At the lower end, you might command an extra 2%-3% at retail. At the top end, your premium could be closer to 15%. Perhaps even more.

Your return will also be determined by whether you are competing in a niche or in a mass market. Once clearly established, a brand can become a highly predictable generator of cash.

However, as an asset, it remains intangible in character, based ultimately on the perceptions of your customers, so different approaches are taken to calculating its value.

  • You can work out how much it would cost to replace your brand if you had to start all over again or if you did not already own it
  • Or, if an active market for your brand exists, you could make a direct comparison with the prices charged by your competitors
  • However, brands are usually unique by definition, so you are more likely to put a multiple on the royalties, revenues or profits that you expect to earn over the next three to five years. The base figure you select will depend on the nature of transactions within your industry.

The value that you reach is likely to depend mainly on a model that discounts your estimated future flows of net cash. You can then support this outcome with benchmarks from your industry and with the cost of creating your brand in the first place.

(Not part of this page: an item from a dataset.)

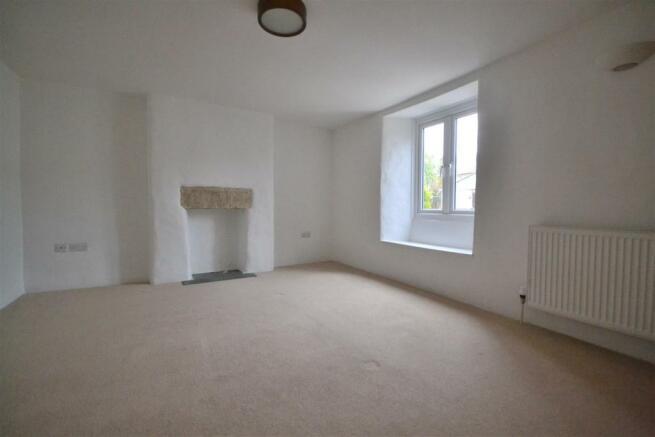 Sitting Room Bedroom 4 aspect.JPG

Even so, the equity in your brand is often defined as ‘goodwill’. In putting this value to the test when closing a deal or lining up finance, a tighter definition will be expected of the elements that underlie your brand.

Your trademark and who owns it. Your copyright and your design. Your data and your customer insights.

This intellectual property is relatively inexpensive to acquire. The challenge is to record it in such a way that justifies the premium that you feel your brand warrants.